Significantly, the article written by Liu Shih-chung (劉世忠), visiting fellow at the Center for Northeast Asian Policy Studies, comes on the eve of Clinton’s visit to Beijing.

She arrives in the Chinese capital today for talks with senior political leaders and will return to Washington on Sunday.

“From Taiwan’s perspective, given the recent temporary stabilization of cross-strait relations since the Ma Ying-jeou [馬英九] government took power, the issue of Taiwan will probably not become a contentious topic between Washington and Beijing, as it was in the past,” Liu said.

A counselor to former president Chen Shui-bian (陳水扁) from 2000 to 2006 and vice chairman of the Research and Planning Committee at the Ministry of Foreign Affairs from 2006 to last year, he said that Clinton’s meetings would demonstrate whether the administration of US President Barack Obama would introduce a new approach to China.

“The fact that the current cross-strait detente initiated by Taiwan’s government has not received a sufficient good-will response from Beijing — especially when it comes to Taiwan’s international space and China’s reduction of military threats to the island — suggest potential instability in the near future,” Liu said.

“The opposition party in Taiwan requests more caution and prudence from President Ma in dealing with China. The US defense community also expressed worry over a potential asymmetric game between Taipei and Beijing in favor of the latter. Director of National Intelligence Dennis Blair said recently that Washington will continue to supply necessary and defensive-oriented arms sales to Taiwan, in line with the Taiwan Relations Act, to balance Beijing’s continuing military build-up,” he said.

Liu said there was still uncertainty on the extent to which a healthy and peaceful cross-strait relationship could be achieved in the absence of a strong US commitment to and support for Taiwan’s democracy and security.

“Therefore, in addition to constructing a multi-dimensional and cooperative partnership with Beijing and encouraging cross-strait dialogue, Secretary Clinton and the Obama administration in Washington should also make efforts to prevent cross-strait relations from becoming an asymmetric game that might jeopardize the Taiwanese people’s free and democratic choice for any future options,” he said.

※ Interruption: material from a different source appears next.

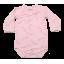 Body cu mânecă lungă roz Dazel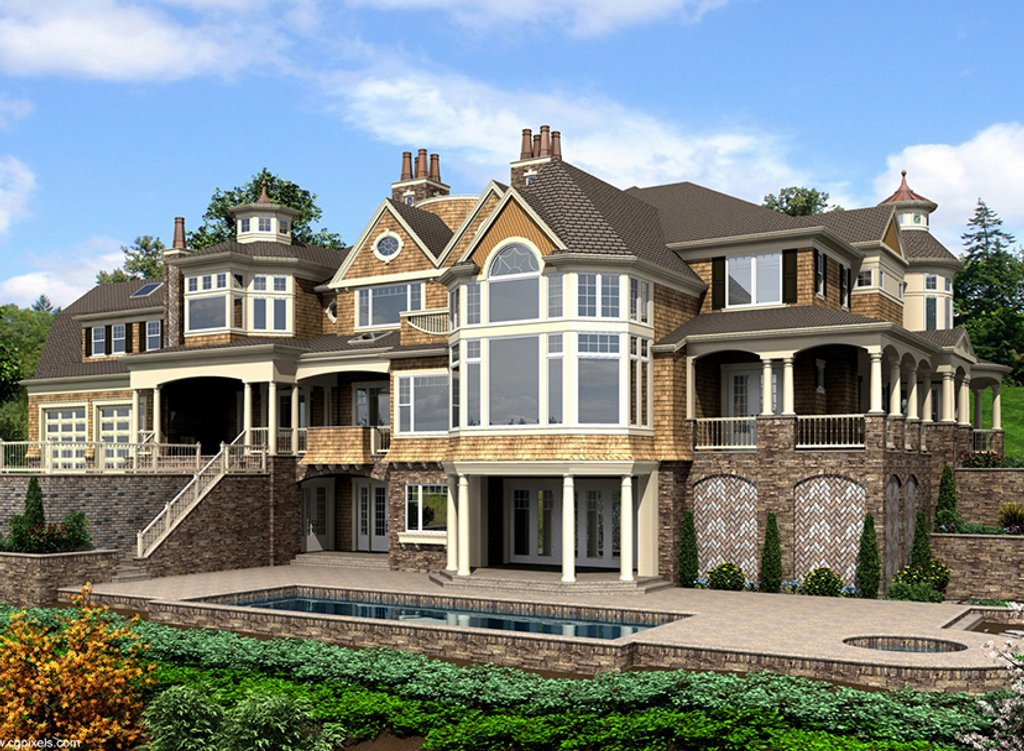 Craftsman style house plan 5 beds 5 baths 11000 sq ft for Weinmaster house plans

The paper comes on top of a letter written to Clinton by Congresswoman Ileana Ros-Lehtinen, a ranking member of the Committee on Foreign Affairs, asking her to re-emphasize the Obama administration’s commitment to “the importance of assuring that the aspirations of the people of Taiwan are fully considered.”

“The 20th anniversary of the Tiananmen Square massacre is approaching in June. The deplorable state of human rights and religious freedom in China must, therefore, remain a priority during any discussions in Beijing,” Ros-Lehtinen said.

Voice of America has reported that talks would be held later this month between the US and the Chinese military — the first since China ended all military exchanges and discussions to protest US arms sales to Taiwan last October.